Nourris au CO2, les plus petits organismes du plancton se développent aux dépens des plus grands

Publié le 25.09.2013 - INSU-CNRS - 13/09/2013

Les plus petits organismes planctoniques vont-ils déterminer le futur des océans ? Une expérience menée par le projet européen EPOCA coordonné par Jean-Pierre Gattuso du Laboratoire d’océanographie de Villefranche (LOV/OOV, CNRS / UPMC) a montré que le pico- et le nanoplancton prospèrent en cas d’augmentation de la concentration en dioxyde de carbone (CO2) dans l’eau de mer, provoquant un bouleversement de la chaîne alimentaire. Deux processus intervenant dans la régulation du climat sont également affectés : l’exportation de carbone vers l’océan profond et la production de sulfure de diméthyle, un gaz qui contrecarre l’effet de serre. Un volume spécial de la revue Biogeosciences présente les résultats de cette étude menée en Arctique par une équipe impliquant principalement des chercheurs de l’Institut GEOMAR, du CNRS et de l’UPMC(1), avec le soutien de l’Institut polaire français (IPEV).

Depuis 1800, environ le tiers des émissions de CO2 dues aux activités humaines a été absorbée par les océans (ce qui équivaut chaque année à 1 tonne de CO2 par personne).

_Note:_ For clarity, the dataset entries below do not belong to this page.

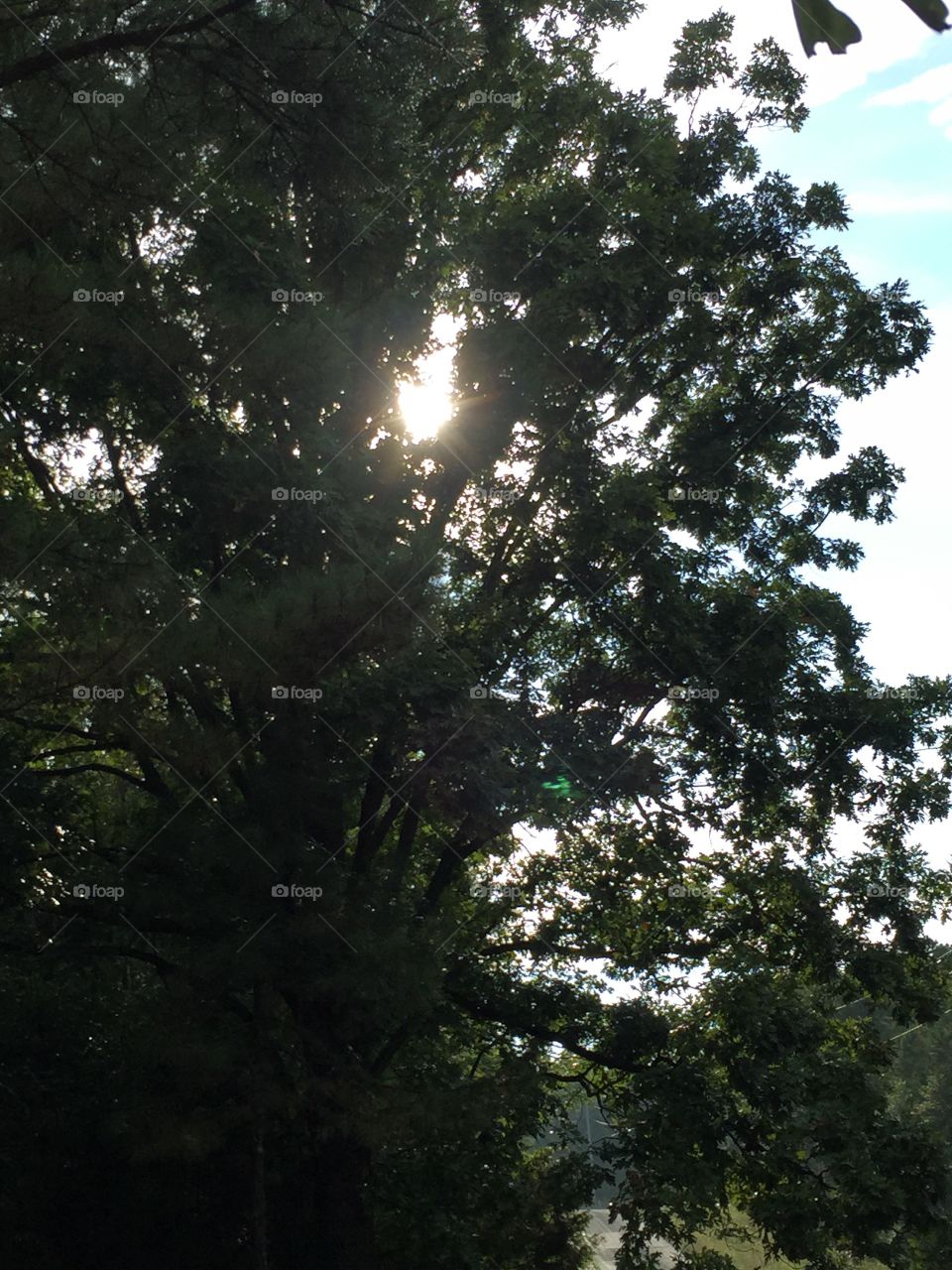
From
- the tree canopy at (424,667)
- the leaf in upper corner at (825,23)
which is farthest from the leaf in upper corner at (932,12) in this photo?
the tree canopy at (424,667)

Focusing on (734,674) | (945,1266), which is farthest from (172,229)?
(945,1266)

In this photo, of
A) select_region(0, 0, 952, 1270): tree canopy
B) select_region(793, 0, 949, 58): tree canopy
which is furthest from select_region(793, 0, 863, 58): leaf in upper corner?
select_region(0, 0, 952, 1270): tree canopy

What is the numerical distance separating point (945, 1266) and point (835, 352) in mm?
9335

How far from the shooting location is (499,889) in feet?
51.0

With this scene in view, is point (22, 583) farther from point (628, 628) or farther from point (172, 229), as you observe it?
point (628, 628)

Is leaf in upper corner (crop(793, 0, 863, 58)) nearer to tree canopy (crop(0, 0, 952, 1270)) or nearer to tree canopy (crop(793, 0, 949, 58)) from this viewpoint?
tree canopy (crop(793, 0, 949, 58))

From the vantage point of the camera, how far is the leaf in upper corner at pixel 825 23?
1.38m

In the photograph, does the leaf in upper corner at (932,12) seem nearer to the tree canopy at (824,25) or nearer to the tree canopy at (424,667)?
the tree canopy at (824,25)

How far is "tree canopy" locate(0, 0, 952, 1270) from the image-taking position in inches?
373

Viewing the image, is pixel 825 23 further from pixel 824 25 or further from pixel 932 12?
pixel 932 12

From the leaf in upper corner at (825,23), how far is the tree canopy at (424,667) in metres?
7.05

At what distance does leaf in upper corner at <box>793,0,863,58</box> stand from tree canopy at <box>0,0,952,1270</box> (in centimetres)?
705

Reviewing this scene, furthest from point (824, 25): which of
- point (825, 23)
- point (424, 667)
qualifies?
point (424, 667)

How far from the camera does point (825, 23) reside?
1.38 meters
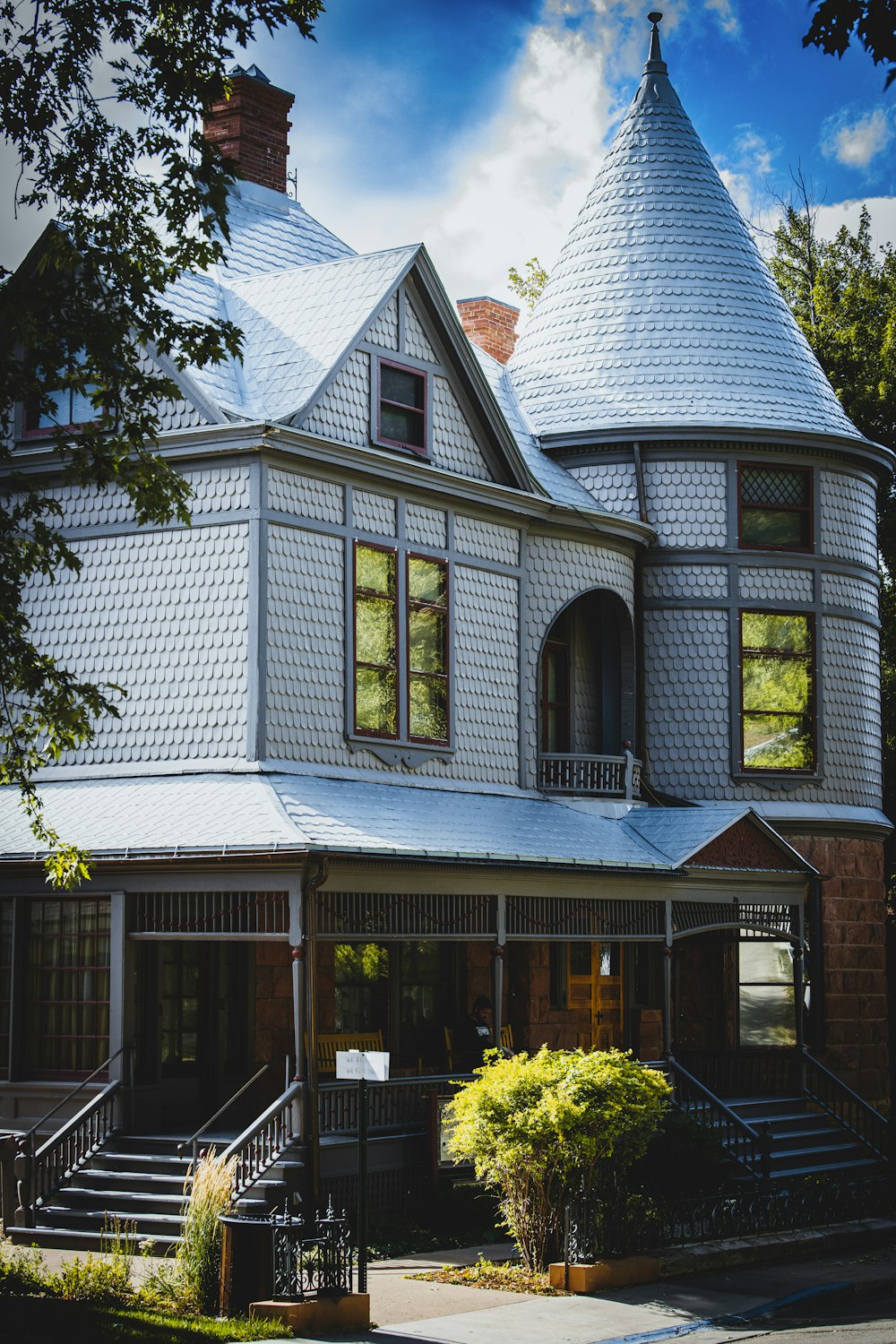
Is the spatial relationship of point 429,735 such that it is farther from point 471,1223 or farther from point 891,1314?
point 891,1314

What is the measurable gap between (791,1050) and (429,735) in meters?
6.67

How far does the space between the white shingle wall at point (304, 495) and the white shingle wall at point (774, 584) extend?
7.64 meters

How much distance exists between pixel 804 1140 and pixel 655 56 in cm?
1783

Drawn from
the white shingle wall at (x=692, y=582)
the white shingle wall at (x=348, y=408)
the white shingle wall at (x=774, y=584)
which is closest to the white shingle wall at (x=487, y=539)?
the white shingle wall at (x=348, y=408)

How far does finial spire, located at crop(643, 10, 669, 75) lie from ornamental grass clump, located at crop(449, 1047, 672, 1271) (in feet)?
64.1

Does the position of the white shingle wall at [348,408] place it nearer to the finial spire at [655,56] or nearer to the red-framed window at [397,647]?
the red-framed window at [397,647]

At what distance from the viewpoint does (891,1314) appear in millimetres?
15023

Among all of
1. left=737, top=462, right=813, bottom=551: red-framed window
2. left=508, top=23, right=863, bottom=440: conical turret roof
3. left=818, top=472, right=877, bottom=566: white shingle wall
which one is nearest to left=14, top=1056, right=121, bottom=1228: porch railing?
left=508, top=23, right=863, bottom=440: conical turret roof

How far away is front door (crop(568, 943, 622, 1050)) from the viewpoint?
2533 centimetres

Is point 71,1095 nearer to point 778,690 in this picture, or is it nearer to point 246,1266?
point 246,1266

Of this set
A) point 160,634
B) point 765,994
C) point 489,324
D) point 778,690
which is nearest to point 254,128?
point 489,324

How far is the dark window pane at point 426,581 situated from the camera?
2267cm

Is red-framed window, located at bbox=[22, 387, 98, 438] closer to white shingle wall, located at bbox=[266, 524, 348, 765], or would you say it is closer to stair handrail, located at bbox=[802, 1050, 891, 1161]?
white shingle wall, located at bbox=[266, 524, 348, 765]

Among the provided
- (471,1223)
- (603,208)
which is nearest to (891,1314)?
(471,1223)
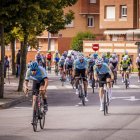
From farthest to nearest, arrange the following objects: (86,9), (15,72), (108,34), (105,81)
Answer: (86,9), (108,34), (15,72), (105,81)

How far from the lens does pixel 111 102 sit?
1226 inches

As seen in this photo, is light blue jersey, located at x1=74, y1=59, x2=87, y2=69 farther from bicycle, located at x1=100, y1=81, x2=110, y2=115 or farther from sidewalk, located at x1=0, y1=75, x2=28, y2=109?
bicycle, located at x1=100, y1=81, x2=110, y2=115

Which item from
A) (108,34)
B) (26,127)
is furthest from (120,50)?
(26,127)

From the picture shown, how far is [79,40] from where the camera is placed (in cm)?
8850

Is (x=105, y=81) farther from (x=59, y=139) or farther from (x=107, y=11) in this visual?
(x=107, y=11)

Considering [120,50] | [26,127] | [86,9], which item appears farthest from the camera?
[86,9]

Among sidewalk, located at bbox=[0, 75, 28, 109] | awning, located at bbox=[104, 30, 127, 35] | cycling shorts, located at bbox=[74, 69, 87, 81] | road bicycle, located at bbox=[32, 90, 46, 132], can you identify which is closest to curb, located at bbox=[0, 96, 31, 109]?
sidewalk, located at bbox=[0, 75, 28, 109]

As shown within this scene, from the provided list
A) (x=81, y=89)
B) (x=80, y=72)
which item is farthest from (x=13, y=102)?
(x=80, y=72)

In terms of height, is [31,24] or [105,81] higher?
[31,24]

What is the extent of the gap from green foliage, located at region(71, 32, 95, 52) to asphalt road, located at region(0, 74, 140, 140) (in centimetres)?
5417

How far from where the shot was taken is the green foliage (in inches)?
3465

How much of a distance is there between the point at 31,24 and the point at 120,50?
49.2 metres

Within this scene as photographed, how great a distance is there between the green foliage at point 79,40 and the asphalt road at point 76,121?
54166 mm

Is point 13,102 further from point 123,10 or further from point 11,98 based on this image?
point 123,10
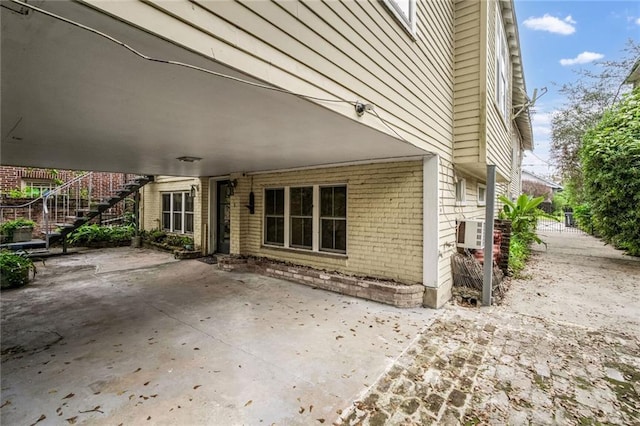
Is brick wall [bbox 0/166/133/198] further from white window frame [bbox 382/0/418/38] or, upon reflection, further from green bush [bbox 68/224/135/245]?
white window frame [bbox 382/0/418/38]

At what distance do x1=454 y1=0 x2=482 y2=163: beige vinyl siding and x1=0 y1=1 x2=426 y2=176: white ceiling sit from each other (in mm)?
1263

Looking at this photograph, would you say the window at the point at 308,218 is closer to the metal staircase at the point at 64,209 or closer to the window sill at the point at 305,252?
the window sill at the point at 305,252

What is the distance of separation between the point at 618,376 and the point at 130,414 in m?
4.41

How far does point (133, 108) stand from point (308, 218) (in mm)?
4348

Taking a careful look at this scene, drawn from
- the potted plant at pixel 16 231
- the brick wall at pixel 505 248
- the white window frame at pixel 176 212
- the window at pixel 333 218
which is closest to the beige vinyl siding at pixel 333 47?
the window at pixel 333 218

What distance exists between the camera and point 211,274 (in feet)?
22.4

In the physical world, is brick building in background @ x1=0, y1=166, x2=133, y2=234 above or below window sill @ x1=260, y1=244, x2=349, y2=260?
above

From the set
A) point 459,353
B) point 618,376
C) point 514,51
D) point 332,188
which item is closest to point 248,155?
point 332,188

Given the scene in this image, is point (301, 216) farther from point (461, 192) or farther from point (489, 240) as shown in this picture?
point (489, 240)

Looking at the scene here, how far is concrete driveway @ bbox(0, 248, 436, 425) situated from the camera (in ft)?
7.66

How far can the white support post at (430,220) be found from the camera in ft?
15.3

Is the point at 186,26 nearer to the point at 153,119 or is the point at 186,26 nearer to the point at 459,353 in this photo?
the point at 153,119

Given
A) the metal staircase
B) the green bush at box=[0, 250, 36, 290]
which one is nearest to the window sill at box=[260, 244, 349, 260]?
the green bush at box=[0, 250, 36, 290]

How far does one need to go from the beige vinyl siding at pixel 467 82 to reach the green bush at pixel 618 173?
5686mm
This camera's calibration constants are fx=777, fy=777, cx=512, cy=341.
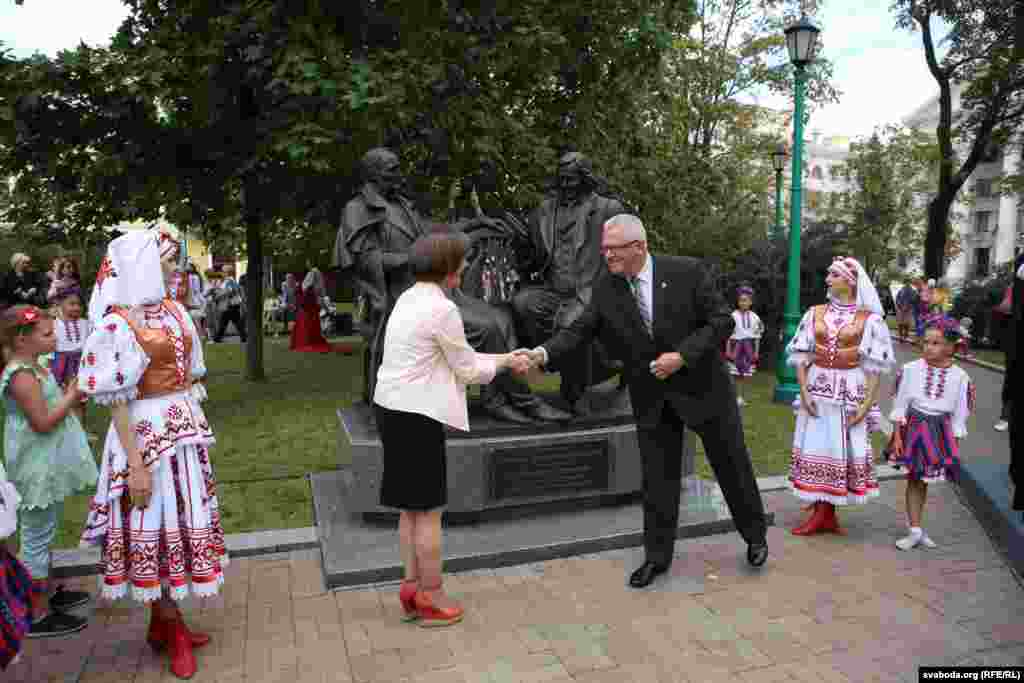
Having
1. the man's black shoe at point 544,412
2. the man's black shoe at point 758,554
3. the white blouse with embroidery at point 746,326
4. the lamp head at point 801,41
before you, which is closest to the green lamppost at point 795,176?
the lamp head at point 801,41

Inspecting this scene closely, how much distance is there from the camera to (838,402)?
5.25m

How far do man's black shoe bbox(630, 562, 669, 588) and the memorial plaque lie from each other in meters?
1.04

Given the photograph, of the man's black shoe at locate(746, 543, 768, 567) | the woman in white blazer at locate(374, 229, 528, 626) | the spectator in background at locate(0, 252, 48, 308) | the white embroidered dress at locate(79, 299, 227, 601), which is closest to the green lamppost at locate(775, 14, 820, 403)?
the man's black shoe at locate(746, 543, 768, 567)

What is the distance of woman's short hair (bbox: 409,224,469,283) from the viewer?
371 centimetres

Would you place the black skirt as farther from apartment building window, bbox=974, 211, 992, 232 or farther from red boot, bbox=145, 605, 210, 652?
apartment building window, bbox=974, 211, 992, 232

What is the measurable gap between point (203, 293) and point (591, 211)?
16089 millimetres

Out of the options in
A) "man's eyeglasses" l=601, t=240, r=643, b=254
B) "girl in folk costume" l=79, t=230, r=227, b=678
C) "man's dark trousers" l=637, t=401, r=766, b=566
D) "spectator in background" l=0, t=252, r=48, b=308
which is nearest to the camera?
"girl in folk costume" l=79, t=230, r=227, b=678

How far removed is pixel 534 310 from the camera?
20.2 feet

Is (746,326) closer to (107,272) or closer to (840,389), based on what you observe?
(840,389)

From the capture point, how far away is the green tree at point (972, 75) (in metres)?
19.0

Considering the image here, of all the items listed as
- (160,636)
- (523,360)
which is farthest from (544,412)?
(160,636)

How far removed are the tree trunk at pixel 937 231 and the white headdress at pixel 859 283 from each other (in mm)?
19353

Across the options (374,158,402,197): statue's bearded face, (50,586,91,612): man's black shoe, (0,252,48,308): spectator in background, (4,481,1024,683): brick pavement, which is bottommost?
(4,481,1024,683): brick pavement

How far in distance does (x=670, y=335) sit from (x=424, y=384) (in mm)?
1492
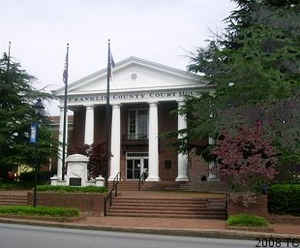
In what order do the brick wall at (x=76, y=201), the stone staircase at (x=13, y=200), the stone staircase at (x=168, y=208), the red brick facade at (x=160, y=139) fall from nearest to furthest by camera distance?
the stone staircase at (x=168, y=208), the brick wall at (x=76, y=201), the stone staircase at (x=13, y=200), the red brick facade at (x=160, y=139)

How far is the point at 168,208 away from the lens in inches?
793

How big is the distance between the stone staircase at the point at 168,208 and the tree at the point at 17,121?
1408 centimetres

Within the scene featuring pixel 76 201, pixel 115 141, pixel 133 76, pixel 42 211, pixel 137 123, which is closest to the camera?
pixel 42 211

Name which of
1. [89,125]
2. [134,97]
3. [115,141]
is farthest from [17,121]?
[134,97]

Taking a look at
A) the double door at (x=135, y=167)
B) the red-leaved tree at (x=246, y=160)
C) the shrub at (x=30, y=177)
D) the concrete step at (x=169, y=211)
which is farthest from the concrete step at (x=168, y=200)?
the shrub at (x=30, y=177)

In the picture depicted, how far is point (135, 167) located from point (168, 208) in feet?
64.4

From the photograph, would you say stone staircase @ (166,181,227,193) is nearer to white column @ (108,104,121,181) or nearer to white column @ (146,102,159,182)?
white column @ (146,102,159,182)

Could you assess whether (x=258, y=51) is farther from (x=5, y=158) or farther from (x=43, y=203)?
(x=5, y=158)

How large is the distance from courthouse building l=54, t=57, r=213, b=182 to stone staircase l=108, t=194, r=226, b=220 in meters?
13.6

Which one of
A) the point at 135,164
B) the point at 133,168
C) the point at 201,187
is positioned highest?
the point at 135,164

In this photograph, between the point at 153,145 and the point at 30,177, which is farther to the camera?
the point at 30,177

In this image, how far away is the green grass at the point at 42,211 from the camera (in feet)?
57.1

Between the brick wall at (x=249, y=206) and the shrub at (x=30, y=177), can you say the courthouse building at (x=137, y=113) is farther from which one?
the brick wall at (x=249, y=206)

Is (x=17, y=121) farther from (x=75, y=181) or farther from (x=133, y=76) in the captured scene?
(x=75, y=181)
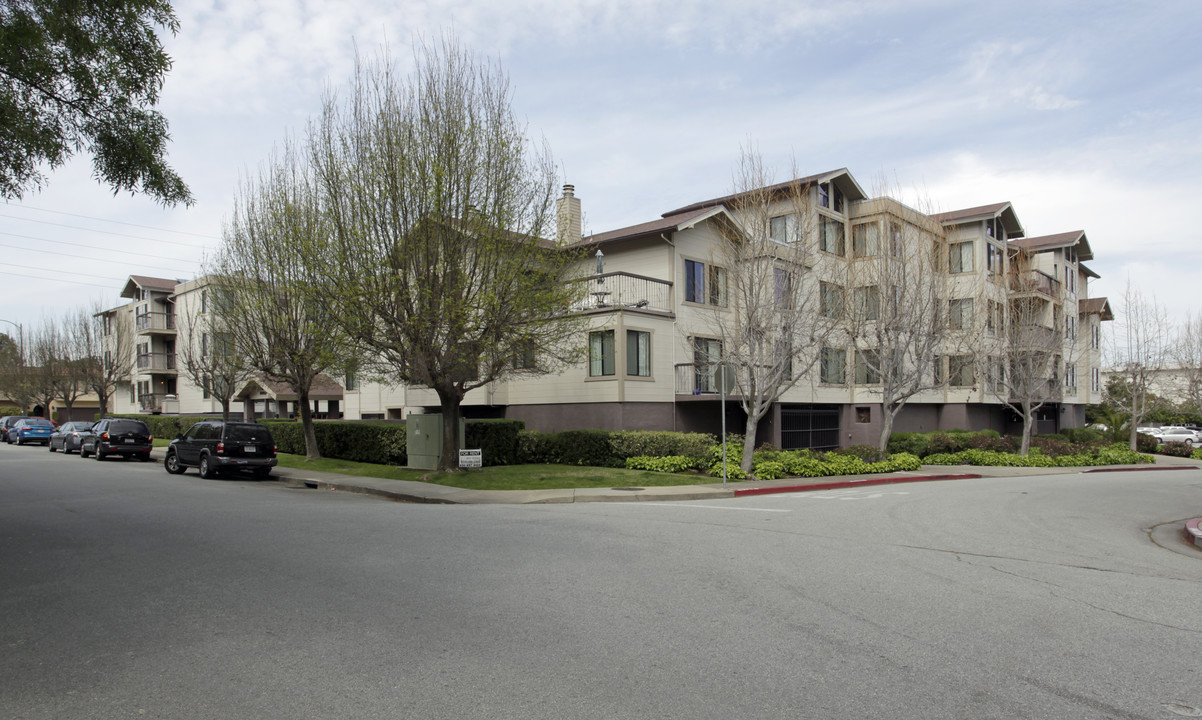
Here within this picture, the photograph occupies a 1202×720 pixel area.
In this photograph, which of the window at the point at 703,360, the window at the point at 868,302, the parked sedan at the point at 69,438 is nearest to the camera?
the window at the point at 703,360

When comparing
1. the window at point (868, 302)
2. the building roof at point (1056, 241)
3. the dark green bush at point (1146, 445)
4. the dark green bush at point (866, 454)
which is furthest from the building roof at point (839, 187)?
the dark green bush at point (1146, 445)

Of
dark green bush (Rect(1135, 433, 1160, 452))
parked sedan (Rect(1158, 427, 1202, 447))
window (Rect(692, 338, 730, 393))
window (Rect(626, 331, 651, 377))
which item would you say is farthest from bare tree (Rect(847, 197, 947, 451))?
parked sedan (Rect(1158, 427, 1202, 447))

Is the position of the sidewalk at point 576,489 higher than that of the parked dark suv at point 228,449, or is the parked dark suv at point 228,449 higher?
the parked dark suv at point 228,449

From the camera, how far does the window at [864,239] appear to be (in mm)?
31438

Cette absorption entraîne une acidification des océans qui a été pendant quatre ans l’objet d’étude du projet EPOCA (European project on ocean acidification). Lancé en 2008 et coordonné par Jean-Pierre Gattuso, chercheur CNRS au LOV, EPOCA a rassemblé plus de 160 chercheurs de 32 institutions européennes. L’une des expériences phare d’EPOCA s’est déroulée dans l’océan Arctique en 2010 durant cinq semaines. Pourquoi l’Arctique ? En raison de la basse température de ses eaux, cet océan absorbe davantage de CO2 que les autres. L’acidification y est donc plus rapide que dans les régions tempérées et tropicales. De plus, il était important de réaliser cette expérience in situ afin de bien prendre en compte les liens existants entre organismes au niveau d’une communauté (compétition, prédation…) et de confronter ces résultats à ceux des études menées en laboratoire.